- [PROBLEMS TO SOLVE]
a) Decide whether each statement agrees with the passage on food garden plants, answering yes or no and quoting the deciding words: (i) Garlic can be grown through the winter. (ii) Rutabaga is more popular in the US than in other countries. (iii) Parsnips have orange roots.
b) Write a continuation of the passage on food garden plants, picking up after its last sentence.

** DOCUMENT PASSAGE follows **

These can be moved around as needed so you can grow your food inside or outdoors, depending on the time of year and available sunshine.
Once you have your harvest, can and pickle them so they’ll last a good, long time.
Garlic (Allium sativum) is packed full of nutrients, repels pests from the garden, stores for a good, long time, and can be grown through the winter when the rest of the garden is dormant.
In other words, this easy-to-grow plant is an excellent option for your food security garden. In just a few square feet, you can have enough garlic to last you the entire season.
Known as Swedes outside of the US, rutabaga (Brassica napus Cultivar group Napobrassica) isn’t as popular in the US as it is in other countries. It’s a fantastic food to grow, though.
Not only is it versatile in the kitchen (mashed rutabaga, anyone? How about grilled?), but it stores for a long time.
They grow in extremely cold temperatures in Zones 2-10, provide ample nutrition, and you can eat the leaves, as well.
Parsnips (Pastinaca sativa) are closely related to carrots and parsley, and they look like both. They have carrot-like white roots and a parsley-like top.

** End of DOCUMENT PASSAGE **
** EXTRACTED DATA follows **

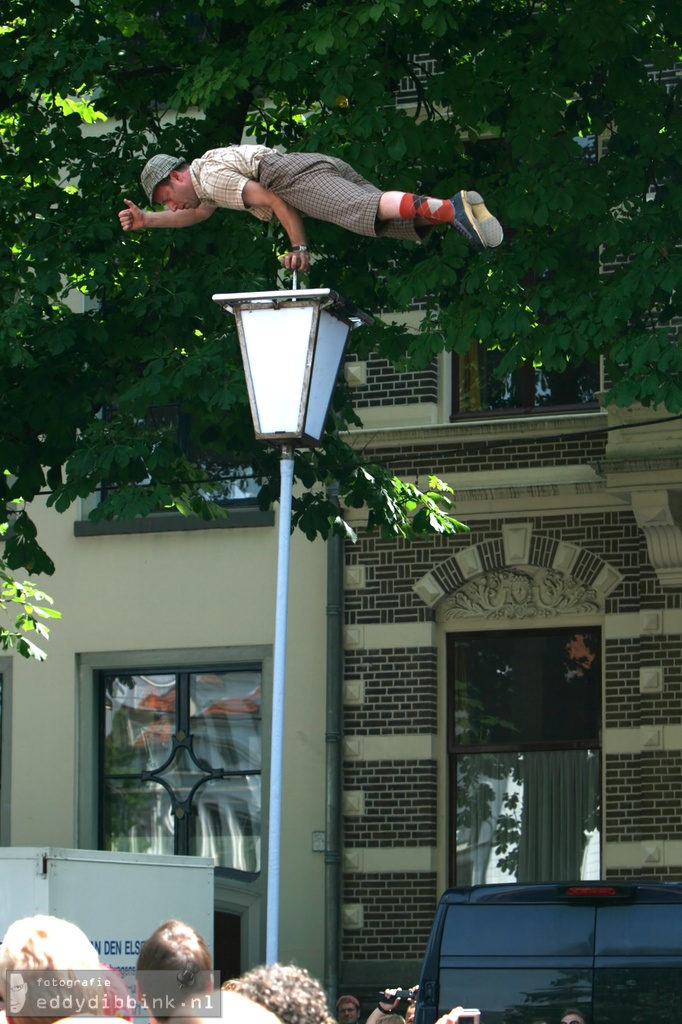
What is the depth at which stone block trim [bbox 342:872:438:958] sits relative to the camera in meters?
15.3

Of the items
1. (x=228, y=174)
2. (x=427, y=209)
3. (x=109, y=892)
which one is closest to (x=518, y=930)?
(x=109, y=892)

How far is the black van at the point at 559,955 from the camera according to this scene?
30.4 ft

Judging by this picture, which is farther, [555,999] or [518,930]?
[518,930]

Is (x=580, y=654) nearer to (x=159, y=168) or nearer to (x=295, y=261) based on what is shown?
(x=159, y=168)

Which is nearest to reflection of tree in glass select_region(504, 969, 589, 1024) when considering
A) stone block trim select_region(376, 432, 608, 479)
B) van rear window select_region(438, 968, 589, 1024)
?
van rear window select_region(438, 968, 589, 1024)

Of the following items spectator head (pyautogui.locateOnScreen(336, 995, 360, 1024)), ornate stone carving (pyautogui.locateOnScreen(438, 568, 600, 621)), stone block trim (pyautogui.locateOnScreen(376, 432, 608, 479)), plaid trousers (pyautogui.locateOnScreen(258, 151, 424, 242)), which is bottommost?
spectator head (pyautogui.locateOnScreen(336, 995, 360, 1024))

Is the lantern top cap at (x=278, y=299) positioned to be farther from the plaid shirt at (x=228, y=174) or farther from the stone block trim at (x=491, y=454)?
the stone block trim at (x=491, y=454)

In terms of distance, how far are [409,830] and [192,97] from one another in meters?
7.09

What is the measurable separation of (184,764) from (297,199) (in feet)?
29.9

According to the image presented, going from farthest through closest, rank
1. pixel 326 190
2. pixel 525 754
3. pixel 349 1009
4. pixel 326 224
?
pixel 525 754, pixel 349 1009, pixel 326 224, pixel 326 190

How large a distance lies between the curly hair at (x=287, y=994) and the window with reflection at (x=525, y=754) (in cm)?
1111

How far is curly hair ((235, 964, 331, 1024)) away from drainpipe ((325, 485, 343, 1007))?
431 inches

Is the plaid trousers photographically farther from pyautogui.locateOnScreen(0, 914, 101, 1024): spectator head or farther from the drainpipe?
the drainpipe

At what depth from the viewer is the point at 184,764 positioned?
55.6 ft
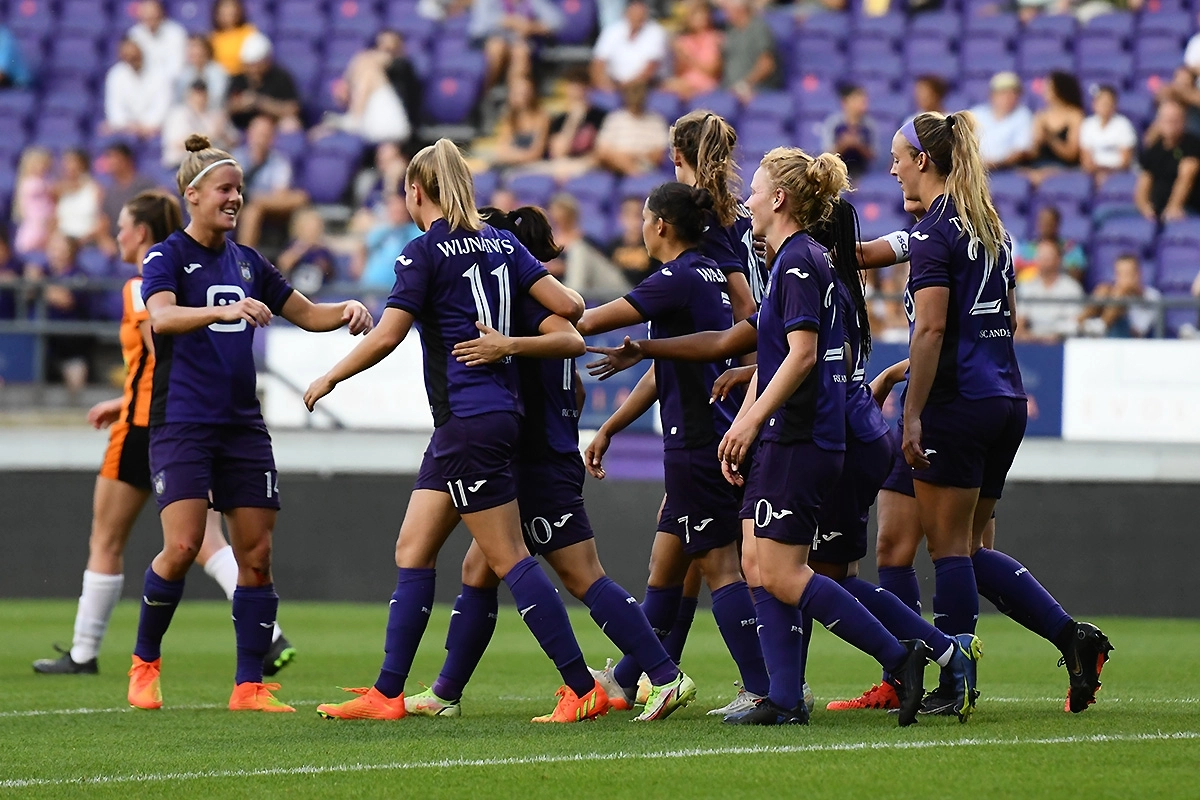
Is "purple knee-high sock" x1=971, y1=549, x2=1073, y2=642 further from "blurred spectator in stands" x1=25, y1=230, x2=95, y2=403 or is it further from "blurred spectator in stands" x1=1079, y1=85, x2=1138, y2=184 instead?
"blurred spectator in stands" x1=1079, y1=85, x2=1138, y2=184

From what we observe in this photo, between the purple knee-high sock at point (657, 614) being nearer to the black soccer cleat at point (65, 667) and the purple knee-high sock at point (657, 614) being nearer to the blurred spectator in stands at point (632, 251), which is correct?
the black soccer cleat at point (65, 667)

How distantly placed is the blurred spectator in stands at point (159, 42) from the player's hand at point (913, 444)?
40.6 feet

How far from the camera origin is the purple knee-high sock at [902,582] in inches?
241

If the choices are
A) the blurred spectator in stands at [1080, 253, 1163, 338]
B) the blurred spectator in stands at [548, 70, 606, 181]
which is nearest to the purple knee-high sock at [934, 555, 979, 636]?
the blurred spectator in stands at [1080, 253, 1163, 338]

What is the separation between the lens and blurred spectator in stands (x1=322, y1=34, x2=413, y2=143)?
16.0 metres

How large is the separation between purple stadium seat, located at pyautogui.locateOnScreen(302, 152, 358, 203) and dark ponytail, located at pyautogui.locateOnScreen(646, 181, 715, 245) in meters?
10.2

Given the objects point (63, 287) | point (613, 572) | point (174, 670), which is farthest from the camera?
point (63, 287)

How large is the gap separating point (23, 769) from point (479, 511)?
1612mm

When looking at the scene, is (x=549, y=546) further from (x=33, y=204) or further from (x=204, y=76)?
(x=204, y=76)

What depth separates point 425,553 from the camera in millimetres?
5746

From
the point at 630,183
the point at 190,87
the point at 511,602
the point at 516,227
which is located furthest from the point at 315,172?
the point at 516,227

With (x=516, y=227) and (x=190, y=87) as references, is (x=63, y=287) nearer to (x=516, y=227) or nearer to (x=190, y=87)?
(x=190, y=87)

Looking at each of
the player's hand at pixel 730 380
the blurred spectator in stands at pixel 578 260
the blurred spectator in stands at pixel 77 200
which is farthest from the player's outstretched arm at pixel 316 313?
the blurred spectator in stands at pixel 77 200

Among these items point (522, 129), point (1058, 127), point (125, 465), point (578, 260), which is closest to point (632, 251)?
point (578, 260)
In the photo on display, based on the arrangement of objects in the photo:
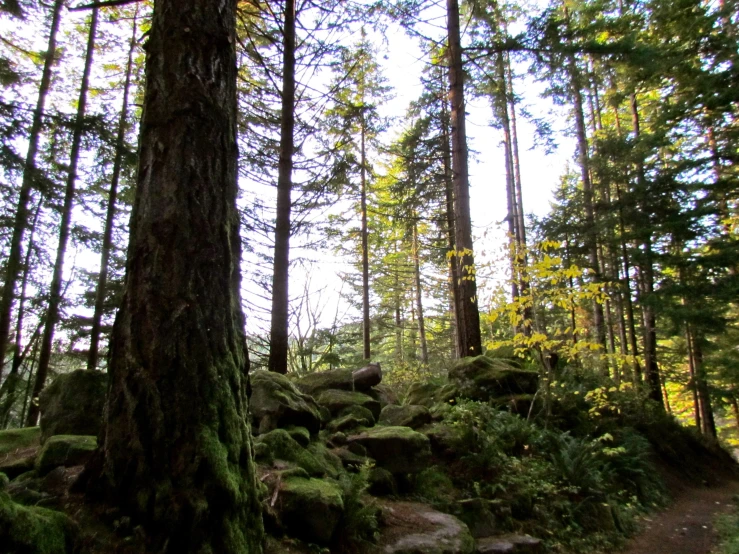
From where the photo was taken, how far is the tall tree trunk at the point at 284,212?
8125 millimetres

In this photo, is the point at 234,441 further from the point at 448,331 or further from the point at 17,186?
the point at 448,331

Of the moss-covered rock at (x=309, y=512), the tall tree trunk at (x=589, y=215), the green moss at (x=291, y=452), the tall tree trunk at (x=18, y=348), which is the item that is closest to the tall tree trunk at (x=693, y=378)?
the tall tree trunk at (x=589, y=215)

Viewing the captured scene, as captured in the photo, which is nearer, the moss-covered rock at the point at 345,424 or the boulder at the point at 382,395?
the moss-covered rock at the point at 345,424

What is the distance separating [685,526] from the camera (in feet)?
21.6

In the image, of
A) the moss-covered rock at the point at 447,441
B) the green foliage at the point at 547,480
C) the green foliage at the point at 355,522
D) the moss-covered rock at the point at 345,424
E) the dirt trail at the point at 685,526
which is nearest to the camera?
the green foliage at the point at 355,522

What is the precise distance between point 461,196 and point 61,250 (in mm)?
10231

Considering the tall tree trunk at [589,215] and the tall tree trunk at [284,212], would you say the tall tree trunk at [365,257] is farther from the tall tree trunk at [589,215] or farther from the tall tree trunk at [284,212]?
the tall tree trunk at [284,212]

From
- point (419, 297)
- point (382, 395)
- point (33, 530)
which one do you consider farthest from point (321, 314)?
point (419, 297)

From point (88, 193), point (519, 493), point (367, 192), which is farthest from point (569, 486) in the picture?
point (367, 192)

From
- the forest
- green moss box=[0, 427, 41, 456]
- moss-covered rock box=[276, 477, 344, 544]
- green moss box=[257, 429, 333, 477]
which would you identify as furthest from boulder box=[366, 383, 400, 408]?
green moss box=[0, 427, 41, 456]

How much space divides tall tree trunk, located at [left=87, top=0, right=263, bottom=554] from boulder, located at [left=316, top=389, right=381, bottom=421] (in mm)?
3796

** End of EXTRACTED DATA **

- [WRITTEN ANSWERS]
a)
(i) Yes: "can be grown through the winter when the rest of the garden is dormant"
(ii) No: "isn’t as popular in the US as it is in other countries"
(iii) No: "They have carrot-like white roots and a parsley-like top."

b)
It tastes better after a frost, so it’s excellent for those who live in areas with cold winters. You can eat it raw or cooked, and the roots can be stored for several weeks in the fridge.
They’re even sweeter than carrots, so if you have a kid with a sweet tooth, this is a must-have in the food security garden.
16. Onions and Shallots
Be sure to cure them well so they’ll store for a long time.
Some fruit trees can be a bit challenging to raise, but you can find dwarf apple trees that are self-fruitful. That means they won’t take up too much room, and you don’t need two to grow fruit.
One tree can keep the family in nutritious fruit for a long time. Preserve your harvest by making fruit leather, apple sauce, apple butter, or dry the sliced pieces.
Closely related to spinach and swiss chard, amaranth (Amaranthus spp.) is another multi-purpose plant. The leaves are edible and are ready for consumption just a few months after planting.
Once they develop, you can eat the flowers and seeds, as well. It’s the seeds that the plant is famous for and they are treated as a grain.
Both golden and perennial rice make fantastic food security garden options. Golden rice is a genetically engineered form of Oryza sativa that contains an abundance of Vitamin A, which is seriously lacking in underfed populations.
Perennial rice is the result of breeding several species of Oryza that are perennial growers. Most domesticated rice is an annual and dies back after one year. But this rice will come back year after year without reseeding.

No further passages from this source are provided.